2. Rémunération Variable : L’EBITDA m’a tuer
C’est la mesure la plus critique de ce projet. La Direction modifie unilatéralement la structure de votre part variable (le bonus annuel). Jusqu’ici, votre prime dépendait de votre travail. Demain, elle dépendra à 50% de la santé financière du groupe.
La double peine économique
Le nouveau calcul est implacable :
- 50% de votre prime reste liée à vos objectifs individuels.
- 50% de votre prime est désormais conditionnée par l’atteinte de l’EBITDA (rentabilité) de l’entreprise.
Concrètement, cela agit comme un couperet. Même si vous vous êtes démené toute l’année, même si vous avez atteint 120% de vos objectifs personnels, si l’entreprise rate sa cible d’EBITDA (indicateur sur lequel vous n’avez aucune prise), la moitié de votre prime disparaît.
La CFDT dénonce cette logique financière. Les salariés ne décident ni des investissements hasardeux, ni des partenariats non rentables, ni de la conjoncture économique. Pourquoi devraient-ils en payer le prix fort sur leur part variable individuelle, alors que l’Intéressement et la Participation existent déjà pour cela ?
Le seuil de déclenchement à 50%
Autre mauvaise nouvelle : la grille de versement se durcit. Si vous atteignez moins de 50% de vos objectifs, vous toucherez 0€. Le versement ne commence qu’à partir de 50% d’atteinte, et seulement à hauteur de 30% du montant prévu. C’est une méthode punitive qui risque de démobiliser les équipes plutôt que de les inciter à la performance.
3. Pouvoir d’achat : Adieu la « Prime Vacances »
Dans ce paquet de mesures, la Direction a glissé une autre régression sociale : la suppression de l’acompte de part variable versé traditionnellement en juin.
Pour beaucoup d’entre vous, cet acompte constituait une trésorerie essentielle avant les congés d’été. La Direction justifie ce retrait par une volonté de « ne pas verser d’argent non encore gagné » et d’éviter un « acquis automatique ». Pour la CFDT, c’est une perte sèche de facilité de trésorerie pour les salariés, dans un contexte inflationniste où chaque euro compte.
4. Climat Social et Réorganisation : L’inquiétude grandit
Au-delà des chiffres et des grilles, ce CSE a été marqué par un climat lourd. La réorganisation en cours (projet Forward) génère de l’anxiété, notamment autour des suppressions de postes envisagées et de l’avenir des seniors dans l’entreprise.

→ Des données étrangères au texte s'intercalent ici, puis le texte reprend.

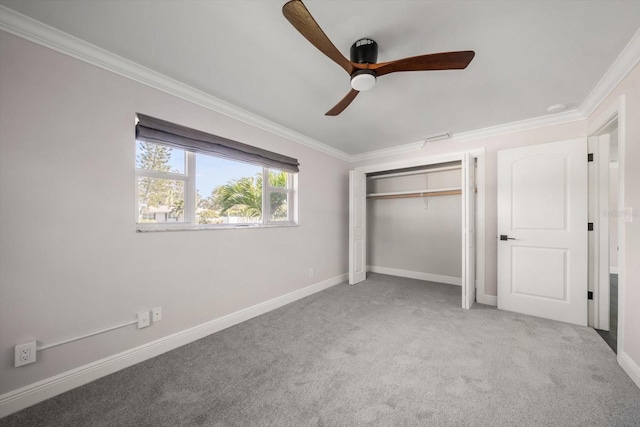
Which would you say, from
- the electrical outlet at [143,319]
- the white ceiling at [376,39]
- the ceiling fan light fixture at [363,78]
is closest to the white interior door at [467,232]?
the white ceiling at [376,39]

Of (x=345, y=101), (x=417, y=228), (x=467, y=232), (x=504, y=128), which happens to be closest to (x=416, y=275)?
(x=417, y=228)

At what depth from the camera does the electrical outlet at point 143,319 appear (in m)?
1.97

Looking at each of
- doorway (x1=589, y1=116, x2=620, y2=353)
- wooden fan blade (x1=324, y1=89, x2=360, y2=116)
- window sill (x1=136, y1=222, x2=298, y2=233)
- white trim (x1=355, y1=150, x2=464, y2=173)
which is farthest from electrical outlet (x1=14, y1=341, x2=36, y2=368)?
doorway (x1=589, y1=116, x2=620, y2=353)

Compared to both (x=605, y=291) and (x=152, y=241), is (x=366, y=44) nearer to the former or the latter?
(x=152, y=241)

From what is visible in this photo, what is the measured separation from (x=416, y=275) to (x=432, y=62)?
12.9 ft

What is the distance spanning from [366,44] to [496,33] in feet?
2.82

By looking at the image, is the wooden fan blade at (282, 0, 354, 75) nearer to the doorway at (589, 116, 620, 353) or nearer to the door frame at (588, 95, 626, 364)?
the door frame at (588, 95, 626, 364)

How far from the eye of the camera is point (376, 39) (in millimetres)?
1649

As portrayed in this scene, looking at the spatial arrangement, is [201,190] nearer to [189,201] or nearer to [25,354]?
[189,201]

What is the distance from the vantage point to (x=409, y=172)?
461cm

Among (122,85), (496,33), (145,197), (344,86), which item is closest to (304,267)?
(145,197)

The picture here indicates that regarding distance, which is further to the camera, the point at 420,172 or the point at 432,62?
the point at 420,172

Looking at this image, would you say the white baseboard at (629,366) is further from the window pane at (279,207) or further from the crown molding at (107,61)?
the crown molding at (107,61)

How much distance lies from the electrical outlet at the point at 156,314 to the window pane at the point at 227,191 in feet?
2.81
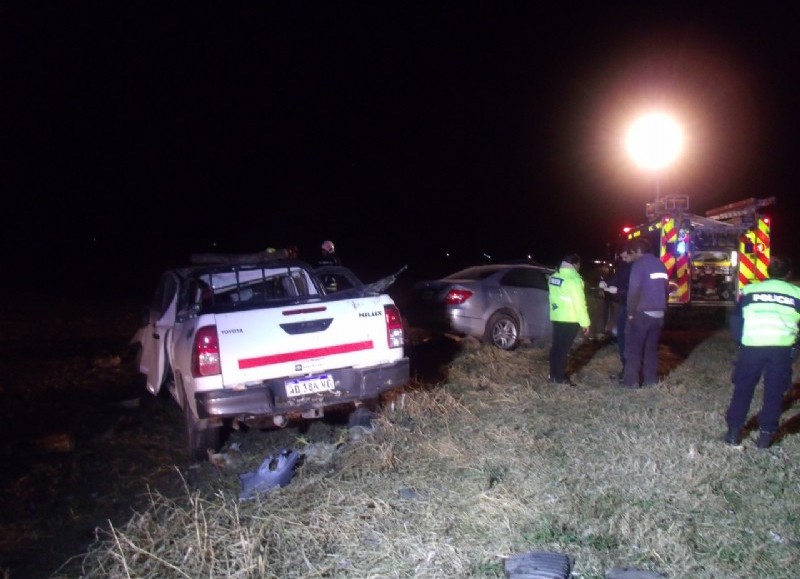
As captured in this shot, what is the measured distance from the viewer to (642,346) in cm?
732

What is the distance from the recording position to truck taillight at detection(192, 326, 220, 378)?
5.05 m

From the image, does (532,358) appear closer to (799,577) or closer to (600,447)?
(600,447)

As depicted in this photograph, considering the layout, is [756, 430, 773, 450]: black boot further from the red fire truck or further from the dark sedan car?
the red fire truck

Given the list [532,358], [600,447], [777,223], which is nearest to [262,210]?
[777,223]

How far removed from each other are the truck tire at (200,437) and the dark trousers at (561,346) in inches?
151

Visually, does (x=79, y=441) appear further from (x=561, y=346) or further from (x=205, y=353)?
(x=561, y=346)

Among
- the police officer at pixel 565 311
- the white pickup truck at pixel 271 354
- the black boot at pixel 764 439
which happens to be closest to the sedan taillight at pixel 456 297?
the police officer at pixel 565 311

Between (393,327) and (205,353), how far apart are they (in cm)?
156

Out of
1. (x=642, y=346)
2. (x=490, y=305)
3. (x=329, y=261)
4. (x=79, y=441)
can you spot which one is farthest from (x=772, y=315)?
(x=329, y=261)

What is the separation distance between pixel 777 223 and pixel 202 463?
139 feet

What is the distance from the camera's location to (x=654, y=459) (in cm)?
483

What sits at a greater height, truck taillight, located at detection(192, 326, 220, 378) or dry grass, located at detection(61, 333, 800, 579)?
truck taillight, located at detection(192, 326, 220, 378)

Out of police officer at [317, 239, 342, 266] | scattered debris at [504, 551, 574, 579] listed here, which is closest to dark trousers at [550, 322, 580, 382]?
police officer at [317, 239, 342, 266]

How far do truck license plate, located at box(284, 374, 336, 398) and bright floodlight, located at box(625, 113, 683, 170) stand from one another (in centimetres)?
1040
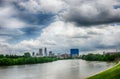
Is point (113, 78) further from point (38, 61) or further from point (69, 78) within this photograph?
point (38, 61)

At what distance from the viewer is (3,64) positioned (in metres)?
128

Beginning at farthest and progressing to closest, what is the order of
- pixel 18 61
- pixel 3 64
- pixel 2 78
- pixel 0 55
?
pixel 0 55 < pixel 18 61 < pixel 3 64 < pixel 2 78

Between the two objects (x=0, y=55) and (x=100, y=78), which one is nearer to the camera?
(x=100, y=78)

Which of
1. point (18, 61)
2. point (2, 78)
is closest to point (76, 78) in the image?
point (2, 78)

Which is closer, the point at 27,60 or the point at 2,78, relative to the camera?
the point at 2,78

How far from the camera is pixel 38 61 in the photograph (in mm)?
168500

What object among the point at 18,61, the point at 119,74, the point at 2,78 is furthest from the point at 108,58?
the point at 119,74

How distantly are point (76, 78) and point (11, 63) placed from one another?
296 feet

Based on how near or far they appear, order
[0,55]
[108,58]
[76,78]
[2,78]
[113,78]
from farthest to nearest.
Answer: [0,55] → [108,58] → [2,78] → [76,78] → [113,78]

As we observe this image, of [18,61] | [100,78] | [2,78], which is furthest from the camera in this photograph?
[18,61]

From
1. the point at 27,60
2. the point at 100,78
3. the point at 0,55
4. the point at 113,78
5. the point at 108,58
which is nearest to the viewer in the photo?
the point at 113,78

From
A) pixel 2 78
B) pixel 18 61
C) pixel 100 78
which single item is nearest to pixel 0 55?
pixel 18 61

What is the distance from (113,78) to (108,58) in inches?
5150

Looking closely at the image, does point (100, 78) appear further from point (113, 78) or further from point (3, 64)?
point (3, 64)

Vos élus CFDT ont interpellé la Direction sur :
- L’absence de visibilité : Des fiches de postes sont modifiées ou supprimées sans que les solutions de reclassement ne soient clairement présentées.
- Le risque psychosocial : La rumeur et le flou organisationnel créent une souffrance au travail réelle.

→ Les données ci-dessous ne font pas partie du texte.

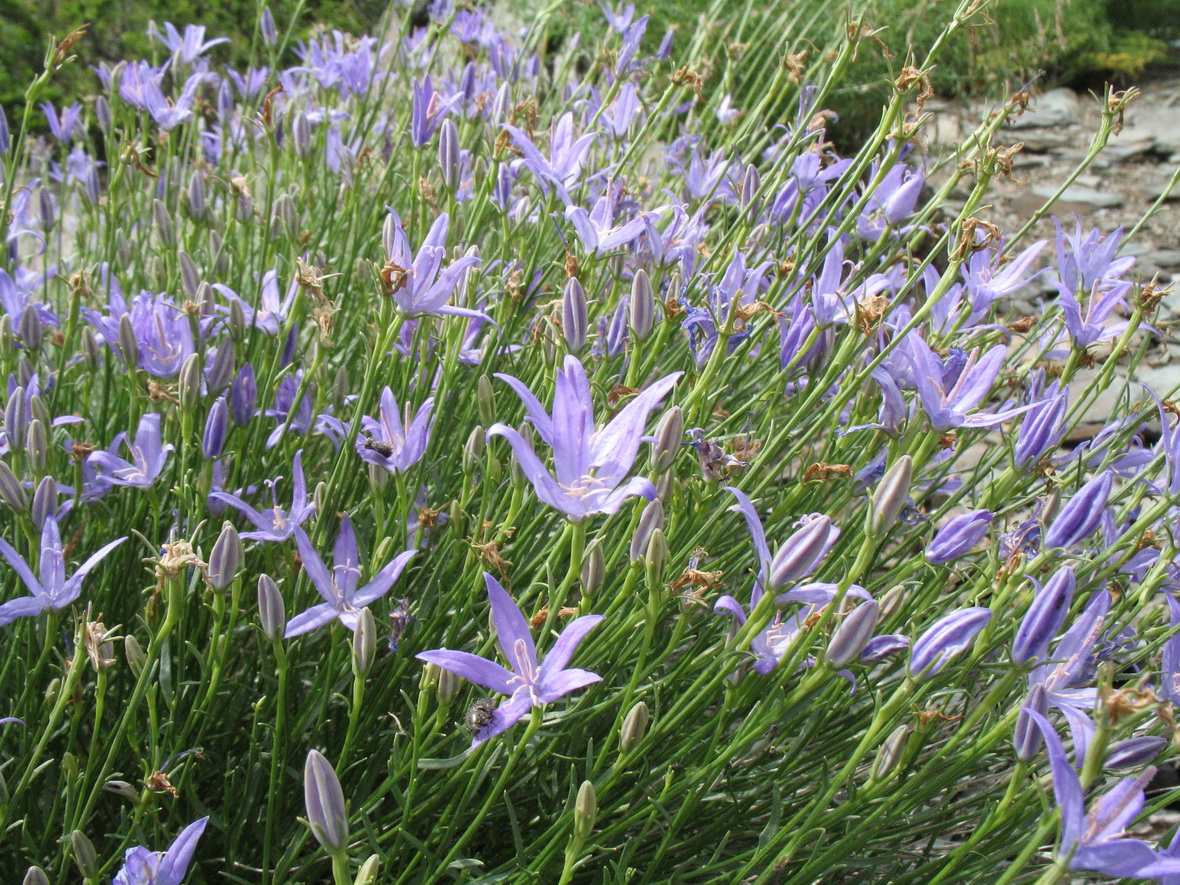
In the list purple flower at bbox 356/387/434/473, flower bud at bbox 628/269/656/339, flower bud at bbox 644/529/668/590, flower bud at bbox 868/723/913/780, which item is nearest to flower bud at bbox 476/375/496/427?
purple flower at bbox 356/387/434/473

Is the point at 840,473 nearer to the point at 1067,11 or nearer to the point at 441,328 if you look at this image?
the point at 441,328

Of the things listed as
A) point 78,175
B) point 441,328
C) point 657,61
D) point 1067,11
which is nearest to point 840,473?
point 441,328

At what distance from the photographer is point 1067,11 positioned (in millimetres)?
9055

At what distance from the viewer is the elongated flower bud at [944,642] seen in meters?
1.36

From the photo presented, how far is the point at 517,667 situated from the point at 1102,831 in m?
0.73

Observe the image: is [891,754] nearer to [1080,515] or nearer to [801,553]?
[801,553]

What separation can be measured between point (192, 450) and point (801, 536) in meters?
1.40

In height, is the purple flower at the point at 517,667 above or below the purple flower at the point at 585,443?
below

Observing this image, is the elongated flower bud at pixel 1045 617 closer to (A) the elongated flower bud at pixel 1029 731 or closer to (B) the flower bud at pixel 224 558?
(A) the elongated flower bud at pixel 1029 731

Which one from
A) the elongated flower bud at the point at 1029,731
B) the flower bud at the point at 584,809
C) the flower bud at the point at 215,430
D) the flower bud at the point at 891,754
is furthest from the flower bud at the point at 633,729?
the flower bud at the point at 215,430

- Le maintien dans l’emploi : Nous refusons que la quête de « performance » serve d’alibi pour écarter les salariés les plus expérimentés ou ceux dont le poste est redéfini.
La Riposte CFDT
Face à l’ampleur de ces changements et au manque de garanties, la CFDT a pris ses responsabilités lors de la séance :
- Vers une Expertise Indépendante ? Face au flou du projet, la CFDT envisage très sérieusement de soumettre au vote le déclenchement d’une expertise indépendante. Nous voulons comprendre les impacts réels de cette réorganisation sur les conditions de travail et l’emploi avant de rendre le moindre avis définitif.

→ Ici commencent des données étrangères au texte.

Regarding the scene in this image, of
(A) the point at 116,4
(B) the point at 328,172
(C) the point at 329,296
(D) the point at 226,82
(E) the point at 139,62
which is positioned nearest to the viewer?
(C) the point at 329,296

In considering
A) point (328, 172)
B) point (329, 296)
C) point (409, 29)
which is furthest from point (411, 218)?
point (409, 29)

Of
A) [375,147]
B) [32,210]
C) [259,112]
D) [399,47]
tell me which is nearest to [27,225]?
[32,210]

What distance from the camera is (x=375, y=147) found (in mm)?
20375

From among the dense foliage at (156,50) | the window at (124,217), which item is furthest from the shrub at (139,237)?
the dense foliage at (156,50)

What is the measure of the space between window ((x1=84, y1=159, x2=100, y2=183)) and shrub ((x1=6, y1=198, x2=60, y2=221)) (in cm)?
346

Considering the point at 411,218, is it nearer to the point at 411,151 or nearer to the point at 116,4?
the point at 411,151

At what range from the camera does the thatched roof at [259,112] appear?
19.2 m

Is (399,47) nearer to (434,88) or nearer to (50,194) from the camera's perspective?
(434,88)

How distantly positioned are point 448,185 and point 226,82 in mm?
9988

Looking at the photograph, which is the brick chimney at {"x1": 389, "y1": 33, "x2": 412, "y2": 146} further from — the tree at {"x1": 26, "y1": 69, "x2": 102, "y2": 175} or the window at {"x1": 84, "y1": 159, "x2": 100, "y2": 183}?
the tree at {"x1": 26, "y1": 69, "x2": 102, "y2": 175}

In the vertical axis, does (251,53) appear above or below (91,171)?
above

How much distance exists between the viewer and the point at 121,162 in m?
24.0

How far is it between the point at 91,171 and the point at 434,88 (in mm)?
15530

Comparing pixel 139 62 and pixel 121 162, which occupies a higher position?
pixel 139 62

- Refus de vote précipité : Nous avons refusé de rendre un avis sur l’ESP et la Part Variable tant que nous n’aurons pas obtenu une vision globale et des simulations chiffrées précises sur les pertes potentielles de rémunération.
- Exigence de reclassement : Nous avons exigé que chaque salarié dont le poste est menacé se voit proposer une solution de reclassement concrète avant toute publication de poste en externe.
Ce projet dessine une entreprise où la rémunération est plus aléatoire et l’évaluation plus subjective. La CFDT ne signera aucun chèque en blanc. Nous reviendrons vers vous très vite pour organiser la mobilisation si la Direction persiste dans cette voie.